About a month ago, I was at work, typing. I’m an excellent typist - fast and accurate. But on this particular day, I typed the word “appear,” and it came out “appppppear.” I held my right hand up to my face and demanded to know what was going on, but got no answer. Later that same week, I woke up one morning to the insistent chime of my alarm clock. I reached over with my right hand to hit the button that turns it off, but my hand hit the button repeatedly, oscillating up and down. Eventually I rolled over and used my left hand to turn it off, but it was enough to send me to the doctor.

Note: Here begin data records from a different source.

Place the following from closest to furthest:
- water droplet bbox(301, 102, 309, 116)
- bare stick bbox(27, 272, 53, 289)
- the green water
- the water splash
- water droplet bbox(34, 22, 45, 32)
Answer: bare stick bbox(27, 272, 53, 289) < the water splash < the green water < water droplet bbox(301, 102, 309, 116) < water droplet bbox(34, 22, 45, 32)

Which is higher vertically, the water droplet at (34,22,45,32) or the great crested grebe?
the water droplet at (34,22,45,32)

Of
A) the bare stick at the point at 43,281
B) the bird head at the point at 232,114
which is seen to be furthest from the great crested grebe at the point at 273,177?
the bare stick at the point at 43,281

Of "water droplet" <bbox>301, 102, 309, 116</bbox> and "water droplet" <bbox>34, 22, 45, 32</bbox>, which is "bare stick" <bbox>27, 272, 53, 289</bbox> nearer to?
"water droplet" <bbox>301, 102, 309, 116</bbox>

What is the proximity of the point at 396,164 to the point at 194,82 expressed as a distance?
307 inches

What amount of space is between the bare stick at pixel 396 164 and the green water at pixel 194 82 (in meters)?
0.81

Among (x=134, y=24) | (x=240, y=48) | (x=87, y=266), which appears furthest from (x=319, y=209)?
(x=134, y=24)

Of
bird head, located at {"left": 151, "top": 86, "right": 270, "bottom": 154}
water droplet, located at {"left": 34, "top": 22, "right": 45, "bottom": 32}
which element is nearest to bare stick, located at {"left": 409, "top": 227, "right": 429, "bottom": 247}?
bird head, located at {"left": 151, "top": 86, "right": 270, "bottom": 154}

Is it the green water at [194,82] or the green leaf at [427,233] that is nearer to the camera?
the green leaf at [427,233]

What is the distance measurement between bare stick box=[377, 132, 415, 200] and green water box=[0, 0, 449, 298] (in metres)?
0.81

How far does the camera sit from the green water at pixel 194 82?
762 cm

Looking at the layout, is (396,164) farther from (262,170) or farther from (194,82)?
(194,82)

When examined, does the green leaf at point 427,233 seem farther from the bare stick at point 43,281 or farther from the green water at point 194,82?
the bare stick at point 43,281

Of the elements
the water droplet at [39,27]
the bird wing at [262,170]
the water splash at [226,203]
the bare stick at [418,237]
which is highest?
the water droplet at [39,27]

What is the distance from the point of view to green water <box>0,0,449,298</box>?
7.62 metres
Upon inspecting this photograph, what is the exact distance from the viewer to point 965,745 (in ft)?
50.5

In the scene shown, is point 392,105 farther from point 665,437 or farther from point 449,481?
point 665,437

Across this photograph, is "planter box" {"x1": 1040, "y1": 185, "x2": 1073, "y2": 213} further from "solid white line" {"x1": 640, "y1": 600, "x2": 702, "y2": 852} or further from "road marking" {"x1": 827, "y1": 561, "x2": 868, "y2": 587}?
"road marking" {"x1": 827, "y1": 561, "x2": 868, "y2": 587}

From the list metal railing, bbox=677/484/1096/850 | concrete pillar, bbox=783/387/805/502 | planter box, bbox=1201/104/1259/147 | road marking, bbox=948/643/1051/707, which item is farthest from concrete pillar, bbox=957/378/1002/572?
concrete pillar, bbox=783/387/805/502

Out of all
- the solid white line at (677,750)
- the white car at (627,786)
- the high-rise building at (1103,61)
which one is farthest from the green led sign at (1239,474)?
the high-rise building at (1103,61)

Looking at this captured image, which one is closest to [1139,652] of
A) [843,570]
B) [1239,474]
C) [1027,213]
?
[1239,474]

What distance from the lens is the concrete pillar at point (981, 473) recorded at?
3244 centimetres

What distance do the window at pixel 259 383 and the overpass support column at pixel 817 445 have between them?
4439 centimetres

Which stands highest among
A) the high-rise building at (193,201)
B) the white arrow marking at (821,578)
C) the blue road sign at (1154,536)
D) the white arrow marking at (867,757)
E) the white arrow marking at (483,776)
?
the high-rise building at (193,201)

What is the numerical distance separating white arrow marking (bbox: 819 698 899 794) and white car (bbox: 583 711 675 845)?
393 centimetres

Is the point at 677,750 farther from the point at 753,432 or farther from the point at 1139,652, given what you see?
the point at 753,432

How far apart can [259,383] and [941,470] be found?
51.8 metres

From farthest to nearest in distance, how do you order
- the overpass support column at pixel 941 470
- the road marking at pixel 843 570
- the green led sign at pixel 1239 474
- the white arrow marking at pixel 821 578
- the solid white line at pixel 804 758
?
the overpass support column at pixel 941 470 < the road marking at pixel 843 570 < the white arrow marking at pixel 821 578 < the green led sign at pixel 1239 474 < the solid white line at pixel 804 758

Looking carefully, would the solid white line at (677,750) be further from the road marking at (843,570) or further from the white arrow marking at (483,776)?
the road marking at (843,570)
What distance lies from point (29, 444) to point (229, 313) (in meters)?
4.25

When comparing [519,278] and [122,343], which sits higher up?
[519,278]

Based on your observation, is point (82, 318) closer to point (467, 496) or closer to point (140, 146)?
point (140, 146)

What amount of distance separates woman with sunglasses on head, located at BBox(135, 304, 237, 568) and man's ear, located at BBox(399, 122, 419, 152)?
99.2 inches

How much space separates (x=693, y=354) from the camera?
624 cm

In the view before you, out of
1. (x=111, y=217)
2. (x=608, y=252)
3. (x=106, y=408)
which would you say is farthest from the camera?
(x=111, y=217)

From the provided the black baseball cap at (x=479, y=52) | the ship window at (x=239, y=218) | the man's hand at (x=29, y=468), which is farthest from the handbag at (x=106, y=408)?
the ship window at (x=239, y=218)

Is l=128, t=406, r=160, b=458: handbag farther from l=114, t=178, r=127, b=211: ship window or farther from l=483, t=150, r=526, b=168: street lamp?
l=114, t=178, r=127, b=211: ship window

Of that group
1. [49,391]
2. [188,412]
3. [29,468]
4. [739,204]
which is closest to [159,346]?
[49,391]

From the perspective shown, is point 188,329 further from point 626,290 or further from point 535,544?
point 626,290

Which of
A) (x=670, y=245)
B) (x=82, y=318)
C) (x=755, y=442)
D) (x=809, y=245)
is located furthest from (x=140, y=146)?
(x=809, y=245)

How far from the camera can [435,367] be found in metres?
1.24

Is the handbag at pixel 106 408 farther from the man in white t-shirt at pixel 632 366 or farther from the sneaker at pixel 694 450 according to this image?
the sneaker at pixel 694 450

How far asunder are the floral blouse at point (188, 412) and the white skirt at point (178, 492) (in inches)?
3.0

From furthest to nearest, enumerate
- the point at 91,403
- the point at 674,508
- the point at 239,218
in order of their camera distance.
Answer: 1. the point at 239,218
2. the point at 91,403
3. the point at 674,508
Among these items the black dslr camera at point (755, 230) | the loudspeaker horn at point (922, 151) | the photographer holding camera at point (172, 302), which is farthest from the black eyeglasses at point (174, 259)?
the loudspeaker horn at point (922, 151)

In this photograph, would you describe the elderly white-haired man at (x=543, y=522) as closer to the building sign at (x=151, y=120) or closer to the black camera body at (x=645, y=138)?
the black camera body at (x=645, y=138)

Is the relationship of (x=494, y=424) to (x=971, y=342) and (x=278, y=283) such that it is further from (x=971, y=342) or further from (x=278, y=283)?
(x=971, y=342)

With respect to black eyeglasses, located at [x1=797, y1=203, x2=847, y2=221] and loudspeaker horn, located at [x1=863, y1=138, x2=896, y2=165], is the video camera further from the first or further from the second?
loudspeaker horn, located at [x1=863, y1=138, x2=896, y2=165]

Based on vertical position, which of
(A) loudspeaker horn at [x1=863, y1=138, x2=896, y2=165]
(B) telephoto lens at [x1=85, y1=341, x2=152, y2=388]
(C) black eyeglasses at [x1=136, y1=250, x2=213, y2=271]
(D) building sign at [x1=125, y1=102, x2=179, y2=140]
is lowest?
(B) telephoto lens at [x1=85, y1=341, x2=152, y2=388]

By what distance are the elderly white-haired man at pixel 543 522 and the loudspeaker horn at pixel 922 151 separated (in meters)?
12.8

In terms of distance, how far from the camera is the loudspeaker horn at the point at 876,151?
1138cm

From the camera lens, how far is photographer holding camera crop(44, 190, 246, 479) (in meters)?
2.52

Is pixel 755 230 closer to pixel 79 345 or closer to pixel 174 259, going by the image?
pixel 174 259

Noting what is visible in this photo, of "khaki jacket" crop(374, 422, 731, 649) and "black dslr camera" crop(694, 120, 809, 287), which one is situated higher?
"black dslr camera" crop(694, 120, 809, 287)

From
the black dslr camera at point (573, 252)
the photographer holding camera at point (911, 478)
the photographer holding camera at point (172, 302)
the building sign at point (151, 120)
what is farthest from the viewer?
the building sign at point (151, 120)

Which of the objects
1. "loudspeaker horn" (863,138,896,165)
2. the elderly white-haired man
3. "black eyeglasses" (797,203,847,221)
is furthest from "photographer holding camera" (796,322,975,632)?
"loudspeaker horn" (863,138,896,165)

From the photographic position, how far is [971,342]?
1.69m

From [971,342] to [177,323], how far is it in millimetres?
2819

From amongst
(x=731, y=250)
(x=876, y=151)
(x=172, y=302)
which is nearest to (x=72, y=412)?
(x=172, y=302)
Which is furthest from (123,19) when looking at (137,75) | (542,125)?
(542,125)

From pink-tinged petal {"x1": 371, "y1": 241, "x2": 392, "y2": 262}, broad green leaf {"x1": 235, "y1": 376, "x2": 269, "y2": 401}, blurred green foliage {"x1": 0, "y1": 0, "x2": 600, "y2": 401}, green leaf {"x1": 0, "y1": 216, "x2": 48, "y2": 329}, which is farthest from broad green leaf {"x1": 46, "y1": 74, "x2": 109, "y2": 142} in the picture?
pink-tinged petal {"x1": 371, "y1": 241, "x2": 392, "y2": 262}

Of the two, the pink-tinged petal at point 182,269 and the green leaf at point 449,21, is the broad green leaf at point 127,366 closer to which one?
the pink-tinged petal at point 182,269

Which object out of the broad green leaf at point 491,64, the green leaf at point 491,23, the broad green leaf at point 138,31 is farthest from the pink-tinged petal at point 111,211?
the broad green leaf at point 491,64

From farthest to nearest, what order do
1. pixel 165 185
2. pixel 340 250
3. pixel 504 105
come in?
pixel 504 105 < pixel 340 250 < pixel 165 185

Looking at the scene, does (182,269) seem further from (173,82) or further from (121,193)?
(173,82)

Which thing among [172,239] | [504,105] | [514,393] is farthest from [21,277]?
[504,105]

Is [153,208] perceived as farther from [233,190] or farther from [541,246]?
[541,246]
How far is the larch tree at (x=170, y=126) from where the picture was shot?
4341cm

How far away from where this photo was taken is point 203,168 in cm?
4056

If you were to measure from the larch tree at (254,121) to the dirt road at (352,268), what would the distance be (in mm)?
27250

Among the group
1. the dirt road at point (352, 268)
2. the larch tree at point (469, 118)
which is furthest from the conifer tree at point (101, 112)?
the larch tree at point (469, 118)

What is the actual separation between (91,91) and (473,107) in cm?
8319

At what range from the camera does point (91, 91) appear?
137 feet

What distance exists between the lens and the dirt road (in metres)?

The doctor sent me to a neurologist, who conducted several tests, including a brain MRI. He concluded that I have the early stages of Parkinson’s disease. There are medications I can take to control the symptoms, up to a point. There’s no cure. The disease will progress at its own pace, different for everyone. The most I can hope for is that it progresses slowly, and that over the remainder of this decade, new medications or surgical procedures are developed to treat it.

However, the neurologist did tell me that I can take some steps to slow the progress of the disease. These include aerobic exercise and coordination exercises for my affected hand. So I’m working out on the exercise bike 4 – 5 days a week, and I’m back to card tricks and one of my favorite mindless activities, juggling:

When I first got the diagnosis, I was shocked and depressed. Now I have mixed feelings. Yes, it’s incurable, but it’s not going to kill me, so there’s hope. However, I’m angry about my game of pool. I’ve worked hard to develop my skill, and it’s already starting to deteriorate. I started playing the game because I felt that nothing could make me stop. There are elderly players, players with missing limbs, players in wheelchairs. But it looks like in a few years, I’ll be sitting on the sidelines, shaking and cheering them on.